Are they fighting or playing?

Sometimes it’s difficult to tell if dogs and cats are fighting or playing, or if the play has gotten too rough. Here are some of the signs to look for, according to PetSafe.net.

Playing

  • Dogs will use exaggerated postures, like bowing.
  • Cats will use the “elevator-butt” pose before pouncing, or swiping at the dog’s waiving tail.
  • The dog or cat might pretend to be subordinate to invite play.
  • Cats often roll onto their back to entice dogs to play. Sometimes dogs do it, too.
  • Both “bite” with open mouths so as not to cause harm.
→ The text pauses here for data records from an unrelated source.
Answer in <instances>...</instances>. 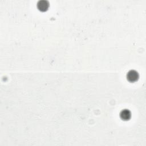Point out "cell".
Returning <instances> with one entry per match:
<instances>
[{"label": "cell", "mask_w": 146, "mask_h": 146, "mask_svg": "<svg viewBox=\"0 0 146 146\" xmlns=\"http://www.w3.org/2000/svg\"><path fill=\"white\" fill-rule=\"evenodd\" d=\"M120 117L121 120L124 121H127L131 117V112L128 109H124L120 112Z\"/></svg>", "instance_id": "cell-3"}, {"label": "cell", "mask_w": 146, "mask_h": 146, "mask_svg": "<svg viewBox=\"0 0 146 146\" xmlns=\"http://www.w3.org/2000/svg\"><path fill=\"white\" fill-rule=\"evenodd\" d=\"M126 78L127 80L129 82H135L138 80L139 78V74L136 71L134 70H131L127 72L126 75Z\"/></svg>", "instance_id": "cell-1"}, {"label": "cell", "mask_w": 146, "mask_h": 146, "mask_svg": "<svg viewBox=\"0 0 146 146\" xmlns=\"http://www.w3.org/2000/svg\"><path fill=\"white\" fill-rule=\"evenodd\" d=\"M37 7L40 11L44 12L47 10L49 7V3L47 1L41 0L37 3Z\"/></svg>", "instance_id": "cell-2"}]
</instances>
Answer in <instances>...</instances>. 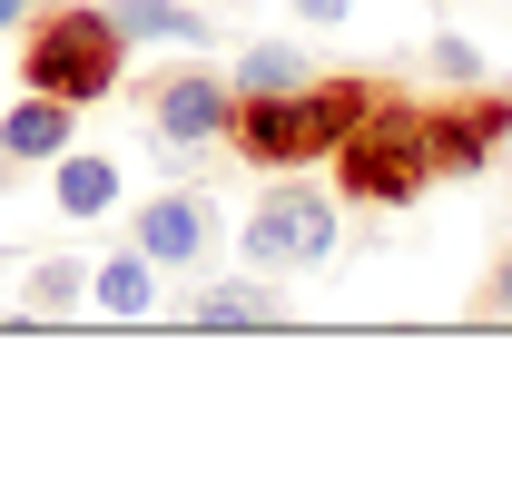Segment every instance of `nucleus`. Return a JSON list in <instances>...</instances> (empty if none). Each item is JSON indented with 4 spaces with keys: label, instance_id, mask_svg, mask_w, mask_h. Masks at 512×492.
Instances as JSON below:
<instances>
[{
    "label": "nucleus",
    "instance_id": "5",
    "mask_svg": "<svg viewBox=\"0 0 512 492\" xmlns=\"http://www.w3.org/2000/svg\"><path fill=\"white\" fill-rule=\"evenodd\" d=\"M424 138H434V178H483L512 138V89L463 79L444 99H424Z\"/></svg>",
    "mask_w": 512,
    "mask_h": 492
},
{
    "label": "nucleus",
    "instance_id": "6",
    "mask_svg": "<svg viewBox=\"0 0 512 492\" xmlns=\"http://www.w3.org/2000/svg\"><path fill=\"white\" fill-rule=\"evenodd\" d=\"M138 109H148V138H158L168 158H197V148H227L237 89H227V69H168V79L138 89Z\"/></svg>",
    "mask_w": 512,
    "mask_h": 492
},
{
    "label": "nucleus",
    "instance_id": "4",
    "mask_svg": "<svg viewBox=\"0 0 512 492\" xmlns=\"http://www.w3.org/2000/svg\"><path fill=\"white\" fill-rule=\"evenodd\" d=\"M335 237H345L335 197H325V187H296V168H286V187H266V197L247 207V227H237L247 266H266V276H286V266H325Z\"/></svg>",
    "mask_w": 512,
    "mask_h": 492
},
{
    "label": "nucleus",
    "instance_id": "17",
    "mask_svg": "<svg viewBox=\"0 0 512 492\" xmlns=\"http://www.w3.org/2000/svg\"><path fill=\"white\" fill-rule=\"evenodd\" d=\"M345 10H355V0H296V20H306V30H345Z\"/></svg>",
    "mask_w": 512,
    "mask_h": 492
},
{
    "label": "nucleus",
    "instance_id": "9",
    "mask_svg": "<svg viewBox=\"0 0 512 492\" xmlns=\"http://www.w3.org/2000/svg\"><path fill=\"white\" fill-rule=\"evenodd\" d=\"M60 148H79V109L69 99H20V109H0V187L20 178V168H50Z\"/></svg>",
    "mask_w": 512,
    "mask_h": 492
},
{
    "label": "nucleus",
    "instance_id": "12",
    "mask_svg": "<svg viewBox=\"0 0 512 492\" xmlns=\"http://www.w3.org/2000/svg\"><path fill=\"white\" fill-rule=\"evenodd\" d=\"M50 197H60V217H109L119 207V158H99V148H60L50 158Z\"/></svg>",
    "mask_w": 512,
    "mask_h": 492
},
{
    "label": "nucleus",
    "instance_id": "13",
    "mask_svg": "<svg viewBox=\"0 0 512 492\" xmlns=\"http://www.w3.org/2000/svg\"><path fill=\"white\" fill-rule=\"evenodd\" d=\"M79 306H89V266H79V256H30V276H20V315L50 325V315H79Z\"/></svg>",
    "mask_w": 512,
    "mask_h": 492
},
{
    "label": "nucleus",
    "instance_id": "16",
    "mask_svg": "<svg viewBox=\"0 0 512 492\" xmlns=\"http://www.w3.org/2000/svg\"><path fill=\"white\" fill-rule=\"evenodd\" d=\"M473 315H493V325H512V237H503V256H493V276L473 286Z\"/></svg>",
    "mask_w": 512,
    "mask_h": 492
},
{
    "label": "nucleus",
    "instance_id": "10",
    "mask_svg": "<svg viewBox=\"0 0 512 492\" xmlns=\"http://www.w3.org/2000/svg\"><path fill=\"white\" fill-rule=\"evenodd\" d=\"M109 20L128 30V50H138V40H148V50H158V40H168V50L217 40V10H207V0H109Z\"/></svg>",
    "mask_w": 512,
    "mask_h": 492
},
{
    "label": "nucleus",
    "instance_id": "19",
    "mask_svg": "<svg viewBox=\"0 0 512 492\" xmlns=\"http://www.w3.org/2000/svg\"><path fill=\"white\" fill-rule=\"evenodd\" d=\"M207 10H237V20H247V0H207Z\"/></svg>",
    "mask_w": 512,
    "mask_h": 492
},
{
    "label": "nucleus",
    "instance_id": "7",
    "mask_svg": "<svg viewBox=\"0 0 512 492\" xmlns=\"http://www.w3.org/2000/svg\"><path fill=\"white\" fill-rule=\"evenodd\" d=\"M217 237H227V227H217V207H207L197 187H158V197L138 207V237H128V246H148L158 276H168V266H207Z\"/></svg>",
    "mask_w": 512,
    "mask_h": 492
},
{
    "label": "nucleus",
    "instance_id": "11",
    "mask_svg": "<svg viewBox=\"0 0 512 492\" xmlns=\"http://www.w3.org/2000/svg\"><path fill=\"white\" fill-rule=\"evenodd\" d=\"M89 306L119 315V325L158 315V256H148V246H119V256H99V266H89Z\"/></svg>",
    "mask_w": 512,
    "mask_h": 492
},
{
    "label": "nucleus",
    "instance_id": "15",
    "mask_svg": "<svg viewBox=\"0 0 512 492\" xmlns=\"http://www.w3.org/2000/svg\"><path fill=\"white\" fill-rule=\"evenodd\" d=\"M424 60H434V79H453V89H463V79H483V50H473L463 30H434V40H424Z\"/></svg>",
    "mask_w": 512,
    "mask_h": 492
},
{
    "label": "nucleus",
    "instance_id": "8",
    "mask_svg": "<svg viewBox=\"0 0 512 492\" xmlns=\"http://www.w3.org/2000/svg\"><path fill=\"white\" fill-rule=\"evenodd\" d=\"M188 325L197 335H276V325H296V306H286L266 276H217V286L188 296Z\"/></svg>",
    "mask_w": 512,
    "mask_h": 492
},
{
    "label": "nucleus",
    "instance_id": "18",
    "mask_svg": "<svg viewBox=\"0 0 512 492\" xmlns=\"http://www.w3.org/2000/svg\"><path fill=\"white\" fill-rule=\"evenodd\" d=\"M30 10H50V0H0V30H30Z\"/></svg>",
    "mask_w": 512,
    "mask_h": 492
},
{
    "label": "nucleus",
    "instance_id": "1",
    "mask_svg": "<svg viewBox=\"0 0 512 492\" xmlns=\"http://www.w3.org/2000/svg\"><path fill=\"white\" fill-rule=\"evenodd\" d=\"M375 89H384V79H365V69L296 79V89H256V99H237V109H227V148L247 158L256 178L316 168V158H335V148H345V128L375 109Z\"/></svg>",
    "mask_w": 512,
    "mask_h": 492
},
{
    "label": "nucleus",
    "instance_id": "2",
    "mask_svg": "<svg viewBox=\"0 0 512 492\" xmlns=\"http://www.w3.org/2000/svg\"><path fill=\"white\" fill-rule=\"evenodd\" d=\"M119 79H128V30L109 20V0H50V10H30V30H20V89L99 109Z\"/></svg>",
    "mask_w": 512,
    "mask_h": 492
},
{
    "label": "nucleus",
    "instance_id": "3",
    "mask_svg": "<svg viewBox=\"0 0 512 492\" xmlns=\"http://www.w3.org/2000/svg\"><path fill=\"white\" fill-rule=\"evenodd\" d=\"M335 168V197H355V207H414L434 178V138H424V99L414 89H375V109L345 128V148L325 158Z\"/></svg>",
    "mask_w": 512,
    "mask_h": 492
},
{
    "label": "nucleus",
    "instance_id": "14",
    "mask_svg": "<svg viewBox=\"0 0 512 492\" xmlns=\"http://www.w3.org/2000/svg\"><path fill=\"white\" fill-rule=\"evenodd\" d=\"M296 79H316V60H306L296 40H256V50H237V69H227L237 99H256V89H296Z\"/></svg>",
    "mask_w": 512,
    "mask_h": 492
}]
</instances>
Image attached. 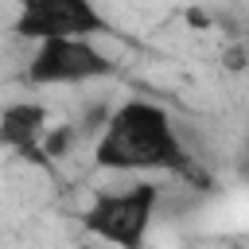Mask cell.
Here are the masks:
<instances>
[{
    "label": "cell",
    "instance_id": "3",
    "mask_svg": "<svg viewBox=\"0 0 249 249\" xmlns=\"http://www.w3.org/2000/svg\"><path fill=\"white\" fill-rule=\"evenodd\" d=\"M117 62L93 43V39H51L35 43L23 82L27 86H86L97 78H109Z\"/></svg>",
    "mask_w": 249,
    "mask_h": 249
},
{
    "label": "cell",
    "instance_id": "8",
    "mask_svg": "<svg viewBox=\"0 0 249 249\" xmlns=\"http://www.w3.org/2000/svg\"><path fill=\"white\" fill-rule=\"evenodd\" d=\"M78 249H101V245H97V241H82Z\"/></svg>",
    "mask_w": 249,
    "mask_h": 249
},
{
    "label": "cell",
    "instance_id": "1",
    "mask_svg": "<svg viewBox=\"0 0 249 249\" xmlns=\"http://www.w3.org/2000/svg\"><path fill=\"white\" fill-rule=\"evenodd\" d=\"M93 163L101 171H124V175H152L191 171V152L179 140V128L171 113L156 101L128 97L109 109L97 140H93Z\"/></svg>",
    "mask_w": 249,
    "mask_h": 249
},
{
    "label": "cell",
    "instance_id": "5",
    "mask_svg": "<svg viewBox=\"0 0 249 249\" xmlns=\"http://www.w3.org/2000/svg\"><path fill=\"white\" fill-rule=\"evenodd\" d=\"M47 124H51L47 105H39V101H8V105L0 109V148L16 152L19 160L43 163L39 140H43ZM43 167H47V163H43Z\"/></svg>",
    "mask_w": 249,
    "mask_h": 249
},
{
    "label": "cell",
    "instance_id": "2",
    "mask_svg": "<svg viewBox=\"0 0 249 249\" xmlns=\"http://www.w3.org/2000/svg\"><path fill=\"white\" fill-rule=\"evenodd\" d=\"M160 214V187L152 179H136L117 191H97L89 206L78 214L89 241L109 249H144L152 222Z\"/></svg>",
    "mask_w": 249,
    "mask_h": 249
},
{
    "label": "cell",
    "instance_id": "4",
    "mask_svg": "<svg viewBox=\"0 0 249 249\" xmlns=\"http://www.w3.org/2000/svg\"><path fill=\"white\" fill-rule=\"evenodd\" d=\"M12 31L27 43L93 39V31H105V16L89 0H27L19 4Z\"/></svg>",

They do not bat or paw with too much force.
  • Both animals make minimal sound while playing.

Fighting

  • One pet tries to run away from the other.
  • A cat’s ear’s lay flat toward either side of his head
  • A cat arches his back or his hair stands up.
  • The cat is batting at the dog with its claws extended and coupled with aggressive postures.
  • They bite too hard, causing yelps or cat screams.
  • The cat is hissing, spitting or emitting a guttural moan/growl
  • The dog growls in a prolonged low pitch.
  • The dog snarls and bares its teeth.

Fighting

If your cat and dog are fighting, separate them immediately. If the problem persists, try the process of reintroduction again. However, if after many months, or even years, they still don’t get along, you’ll either have to always keep them apart or consider finding a home for one of them.

Conclusion

There aren’t many things more heartwarming for pet owners than to see their cats and dogs living together in harmony. It can also be extremely entertaining for you and your pets!       

Do you have cats and dogs that live together? What have you done, if anything, to help them get along?